Puis tout démarre très vite aux alentours de 22h, alors que nous sommes occupés à négocier avec les gardiens pour rester et ne pas avoir à sortir pour revenir des bruits de dispute se font entendre, tout le monde coure : un des vigiles du 36 aurait insulté un de nos amis Tunisiens dans des termes racistes ce qui a mis le feu aux poudres et a, encore, amené les vigiles à appeler la police. Deux patrouilles arrivent, discutent, pas vraiment calmes et nous demandent encore qui nous sommes nous, blanc-becs qui n’ont pas peur de dormir avec des arabes, avant de nous prendre de haut.
Après avoir démêlé la situation et l’avoir expliqué aux policiers ceux-ci partent en ne manquant pas de nous conseiller de les appeler si les gardiens se comportent mal. Quand je leur dit qu’ils viennent d’insulter un Tunisien l’un des policiers me répondra laconiquement « ah bah ça… »
Le gardien a fini sa ronde, les Tunisiens sont à l’intérieur on retourne charger nos téléphones et constate que le café dans lequel nous avons nos habitudes est fermé, trop tard, trop dimanche. On pousse plus loin jusqu’à la station Pyrénées où on mangera un morceau et rechargera pendant un peu moins d’une heure.

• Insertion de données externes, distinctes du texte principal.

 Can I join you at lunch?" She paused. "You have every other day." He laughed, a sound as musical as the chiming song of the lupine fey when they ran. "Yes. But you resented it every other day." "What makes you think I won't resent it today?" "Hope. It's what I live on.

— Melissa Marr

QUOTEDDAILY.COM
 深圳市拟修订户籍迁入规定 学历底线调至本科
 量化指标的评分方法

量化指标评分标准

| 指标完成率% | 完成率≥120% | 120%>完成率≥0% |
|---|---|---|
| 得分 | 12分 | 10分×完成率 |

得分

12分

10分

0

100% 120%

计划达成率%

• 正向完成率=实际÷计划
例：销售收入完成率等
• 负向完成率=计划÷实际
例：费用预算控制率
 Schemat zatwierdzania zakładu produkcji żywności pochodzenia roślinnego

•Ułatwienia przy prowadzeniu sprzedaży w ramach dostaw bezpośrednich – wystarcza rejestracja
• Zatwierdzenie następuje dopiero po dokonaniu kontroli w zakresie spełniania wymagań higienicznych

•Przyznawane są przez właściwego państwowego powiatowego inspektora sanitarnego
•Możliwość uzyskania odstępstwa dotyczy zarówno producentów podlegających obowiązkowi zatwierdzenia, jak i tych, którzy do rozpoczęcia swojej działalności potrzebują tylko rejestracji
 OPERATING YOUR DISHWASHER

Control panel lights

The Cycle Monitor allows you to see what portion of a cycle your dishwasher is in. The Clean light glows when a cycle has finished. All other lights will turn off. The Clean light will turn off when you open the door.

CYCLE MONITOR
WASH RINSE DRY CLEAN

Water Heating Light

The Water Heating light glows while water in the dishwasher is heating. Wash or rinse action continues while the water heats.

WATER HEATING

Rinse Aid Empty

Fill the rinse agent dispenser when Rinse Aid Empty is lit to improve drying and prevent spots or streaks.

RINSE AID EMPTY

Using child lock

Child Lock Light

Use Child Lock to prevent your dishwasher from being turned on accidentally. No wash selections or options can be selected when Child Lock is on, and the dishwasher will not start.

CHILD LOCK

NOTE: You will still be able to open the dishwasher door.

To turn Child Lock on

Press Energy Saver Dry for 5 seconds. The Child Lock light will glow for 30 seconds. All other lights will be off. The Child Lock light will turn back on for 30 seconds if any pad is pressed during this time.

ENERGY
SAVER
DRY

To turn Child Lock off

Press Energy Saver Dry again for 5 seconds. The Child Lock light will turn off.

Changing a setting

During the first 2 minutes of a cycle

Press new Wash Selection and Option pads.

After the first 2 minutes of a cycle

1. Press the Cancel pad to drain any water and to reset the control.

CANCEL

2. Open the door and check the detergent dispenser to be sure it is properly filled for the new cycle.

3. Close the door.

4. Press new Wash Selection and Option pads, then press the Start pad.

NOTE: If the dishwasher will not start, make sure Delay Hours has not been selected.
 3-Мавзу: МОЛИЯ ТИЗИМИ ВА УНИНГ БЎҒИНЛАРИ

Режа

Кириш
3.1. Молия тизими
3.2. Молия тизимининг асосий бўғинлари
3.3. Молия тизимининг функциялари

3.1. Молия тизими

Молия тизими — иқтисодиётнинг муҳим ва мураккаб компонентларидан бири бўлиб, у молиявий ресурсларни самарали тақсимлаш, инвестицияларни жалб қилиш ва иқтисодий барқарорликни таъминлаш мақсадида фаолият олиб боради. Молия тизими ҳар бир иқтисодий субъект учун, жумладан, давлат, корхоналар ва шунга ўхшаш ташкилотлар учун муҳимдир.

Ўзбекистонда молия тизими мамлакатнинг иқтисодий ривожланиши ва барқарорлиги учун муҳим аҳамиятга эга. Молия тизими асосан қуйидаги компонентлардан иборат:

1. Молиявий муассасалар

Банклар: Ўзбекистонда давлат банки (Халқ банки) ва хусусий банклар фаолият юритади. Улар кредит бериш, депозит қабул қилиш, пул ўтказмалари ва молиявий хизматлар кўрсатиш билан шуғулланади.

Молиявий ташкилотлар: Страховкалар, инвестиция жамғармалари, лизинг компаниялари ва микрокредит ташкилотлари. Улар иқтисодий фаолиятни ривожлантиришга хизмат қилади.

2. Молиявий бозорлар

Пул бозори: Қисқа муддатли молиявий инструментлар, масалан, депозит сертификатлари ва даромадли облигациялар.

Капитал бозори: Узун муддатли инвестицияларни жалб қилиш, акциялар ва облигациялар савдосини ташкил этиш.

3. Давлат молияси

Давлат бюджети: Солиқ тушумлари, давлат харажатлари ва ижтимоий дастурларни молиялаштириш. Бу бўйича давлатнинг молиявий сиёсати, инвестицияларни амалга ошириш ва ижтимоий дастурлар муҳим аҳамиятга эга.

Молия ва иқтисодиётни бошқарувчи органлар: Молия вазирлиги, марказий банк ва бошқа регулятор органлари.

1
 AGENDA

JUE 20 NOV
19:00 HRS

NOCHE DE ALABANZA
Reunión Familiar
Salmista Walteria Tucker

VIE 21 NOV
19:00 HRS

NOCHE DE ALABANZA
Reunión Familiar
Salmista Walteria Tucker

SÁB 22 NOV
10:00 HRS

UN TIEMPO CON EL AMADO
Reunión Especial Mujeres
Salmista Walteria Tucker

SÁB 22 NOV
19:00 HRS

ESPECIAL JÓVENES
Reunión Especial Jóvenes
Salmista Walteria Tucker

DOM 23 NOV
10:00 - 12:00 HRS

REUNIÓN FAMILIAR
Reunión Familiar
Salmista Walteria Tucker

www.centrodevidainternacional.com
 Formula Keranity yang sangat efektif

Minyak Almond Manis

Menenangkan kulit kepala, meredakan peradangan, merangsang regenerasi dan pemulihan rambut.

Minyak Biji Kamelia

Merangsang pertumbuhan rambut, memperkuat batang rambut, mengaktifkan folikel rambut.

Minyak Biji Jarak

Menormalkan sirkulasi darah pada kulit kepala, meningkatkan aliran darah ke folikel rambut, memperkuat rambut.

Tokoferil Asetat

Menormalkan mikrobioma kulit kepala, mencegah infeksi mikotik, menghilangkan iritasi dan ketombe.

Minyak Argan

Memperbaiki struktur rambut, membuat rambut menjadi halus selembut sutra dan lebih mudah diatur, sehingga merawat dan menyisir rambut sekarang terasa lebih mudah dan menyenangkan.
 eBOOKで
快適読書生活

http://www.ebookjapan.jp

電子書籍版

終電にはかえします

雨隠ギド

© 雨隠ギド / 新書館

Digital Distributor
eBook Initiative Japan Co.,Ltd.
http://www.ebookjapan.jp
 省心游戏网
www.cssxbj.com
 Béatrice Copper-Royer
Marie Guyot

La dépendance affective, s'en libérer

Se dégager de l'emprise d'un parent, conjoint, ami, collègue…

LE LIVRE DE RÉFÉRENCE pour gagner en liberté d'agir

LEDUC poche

Puis sur le retour une femme tambourine à la porte du mac donald’s fermé dont les employés ne comprennent pas la situation, on finit par comprendre qu’une personne vient de se défenestrer de chez lui dans la rue et sous les yeux de la dame en question qui n’a pas de téléphone pour prévenir les secours. Je cours, téléphone en même temps et essaye de prendre le pouls de l’homme qui gît inanimé par terre avant de me rendre compte que son crâne est explosé par terre et qu’il n’y a donc plus rien à faire.
Les pompiers arrivent, nous demandent de circuler et la police me rappellera plus tard pour prendre mon témoignage, bien maigre, sur place. Entre temps ils n’avaient pas évacué le corps et avec la pluie qui avait recommencé à tomber du sang commençait à envahir le trottoir.
De retour au parc dans un état second on s’installe et dort au milieu des autres Tunisiens et rejoints par un 3e français. La nuit se passera bien jusqu’au réveil du matin par la sécurité en vélo du parc qui restera à nos côtés pour s’assurer que tous les Tunisiens sont bien réveillés et les affaires pliées.